● **The data**:
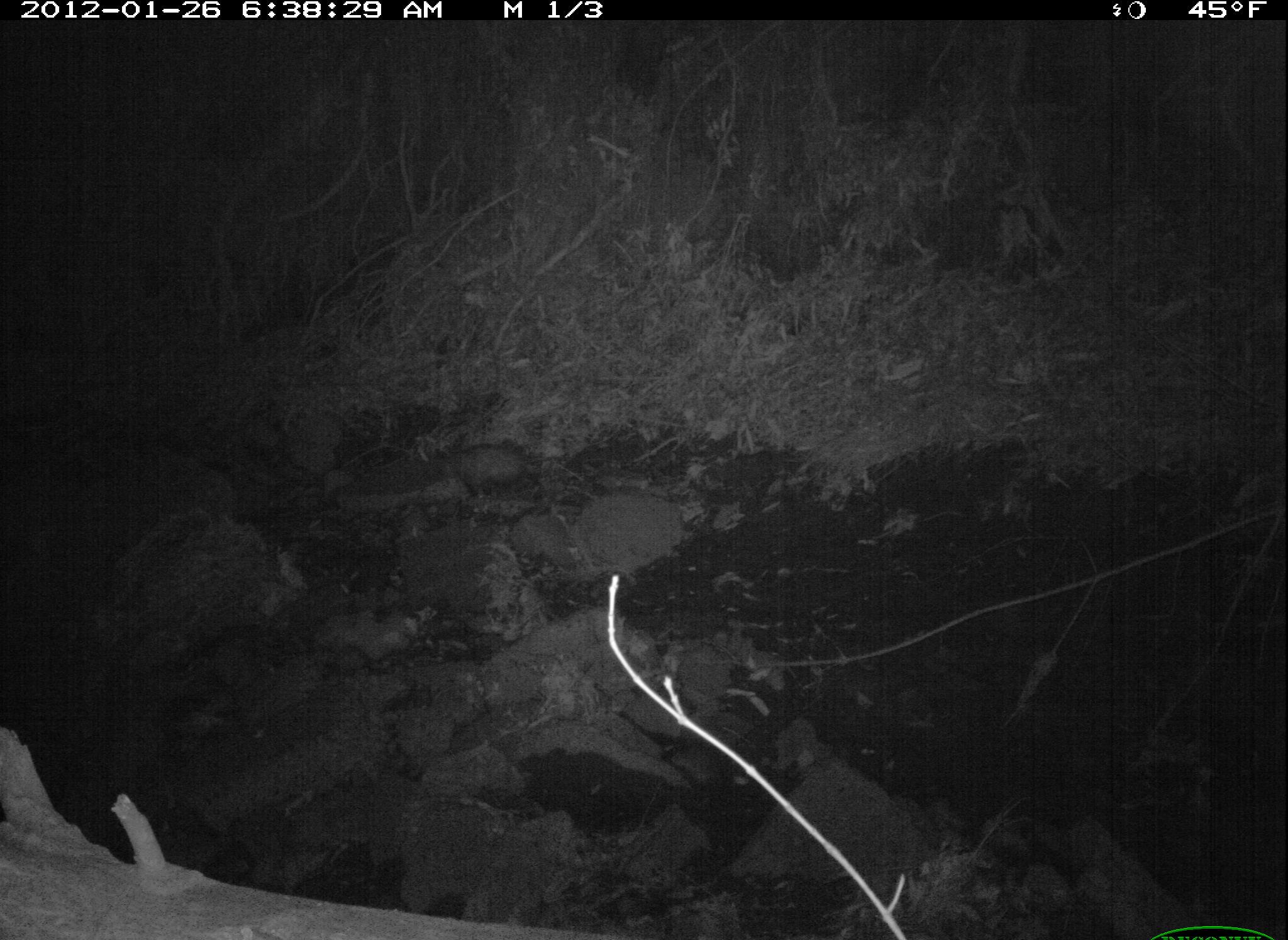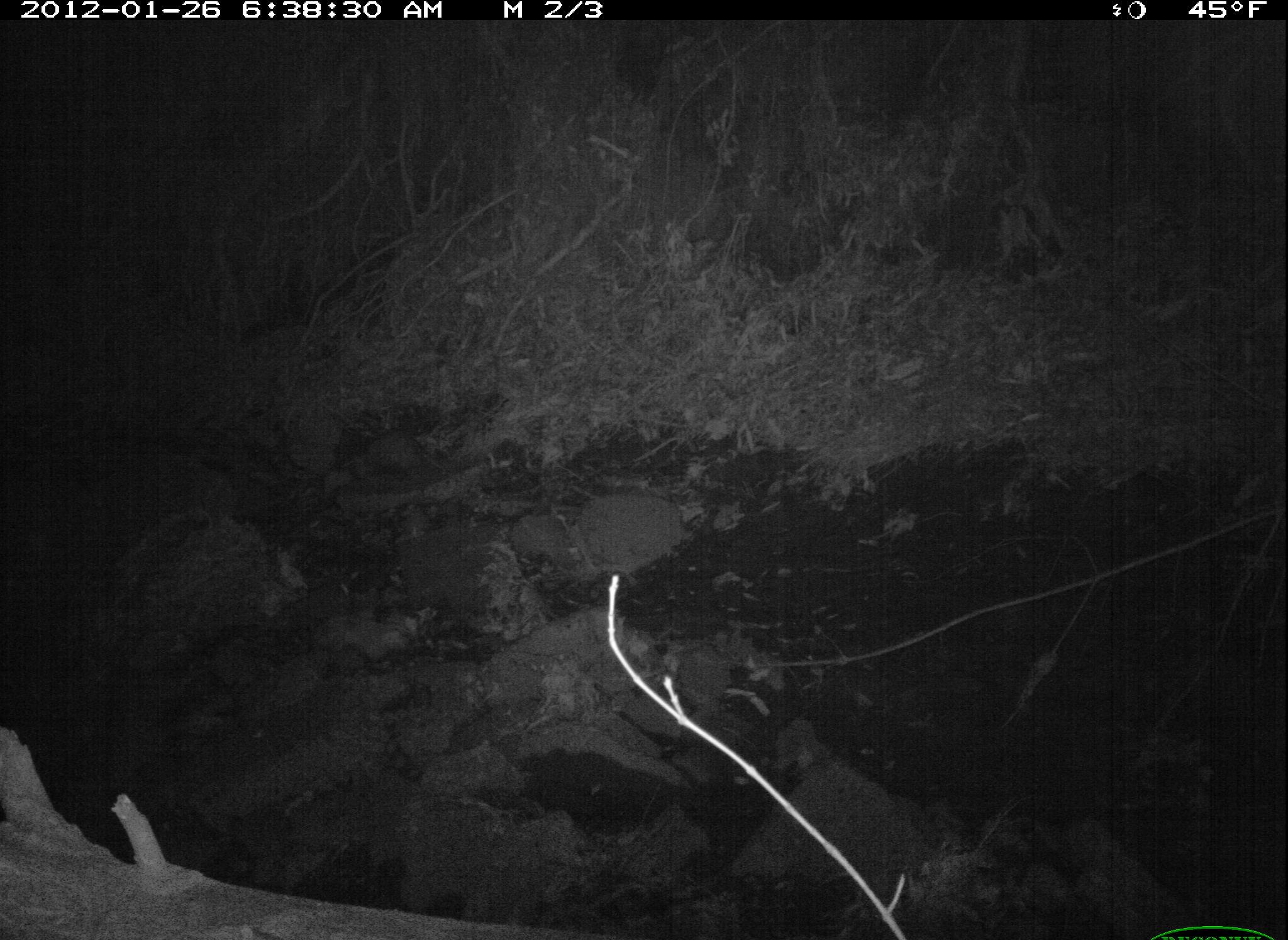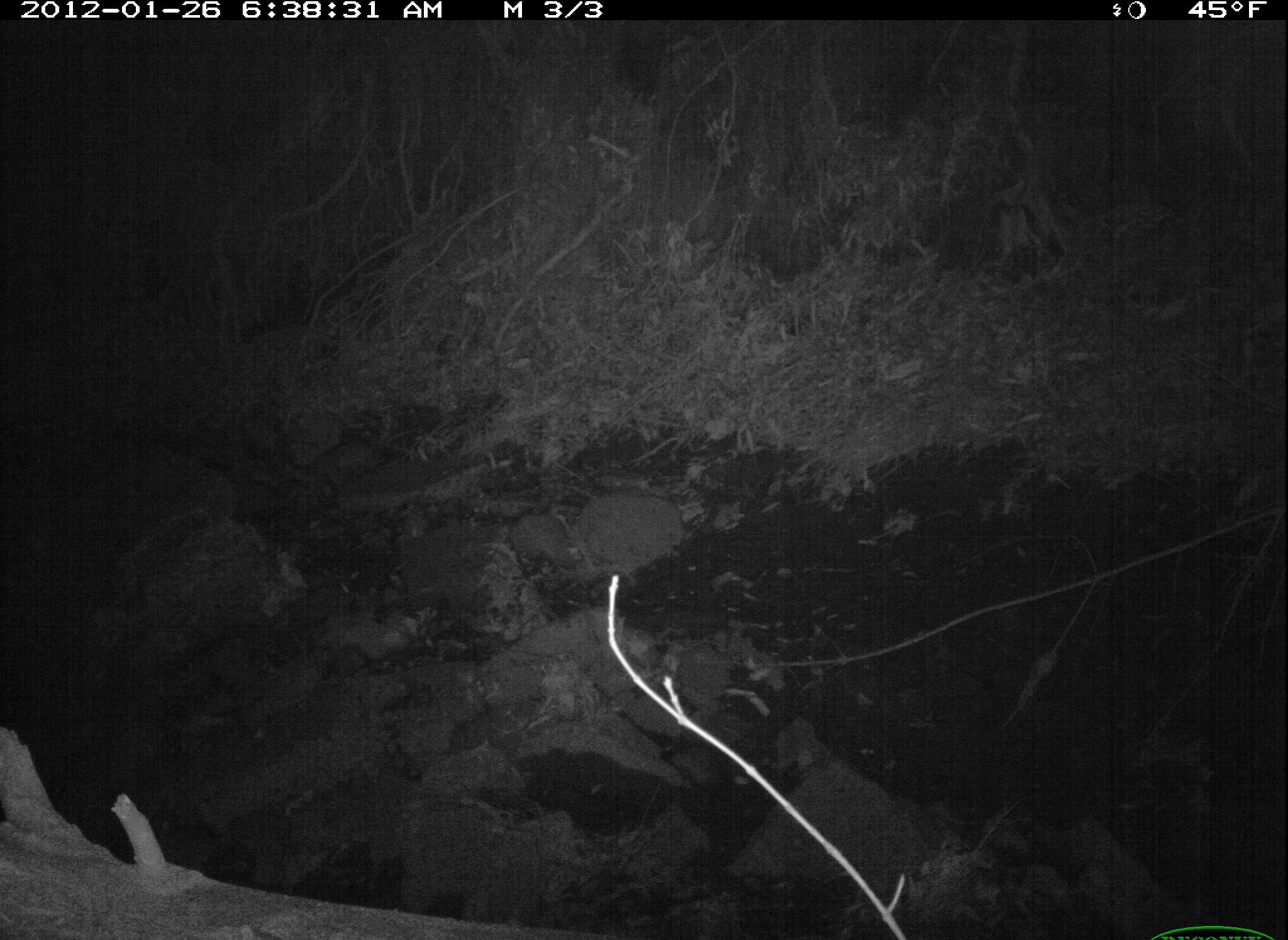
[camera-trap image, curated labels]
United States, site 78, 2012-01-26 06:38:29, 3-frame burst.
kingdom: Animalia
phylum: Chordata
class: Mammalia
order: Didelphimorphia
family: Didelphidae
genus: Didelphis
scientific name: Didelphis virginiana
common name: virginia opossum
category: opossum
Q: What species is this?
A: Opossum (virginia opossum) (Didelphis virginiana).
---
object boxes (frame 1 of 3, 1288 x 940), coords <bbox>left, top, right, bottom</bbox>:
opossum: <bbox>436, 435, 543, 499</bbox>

● **Work task**: Could you give again exactly the lines from the line containing "Q: What species is this?" through the final line of the data above, and no others?

● **Exercise response**:
Q: What species is this?
A: Opossum (virginia opossum) (Didelphis virginiana).
---
object boxes (frame 1 of 3, 1288 x 940), coords <bbox>left, top, right, bottom</bbox>:
opossum: <bbox>436, 435, 543, 499</bbox>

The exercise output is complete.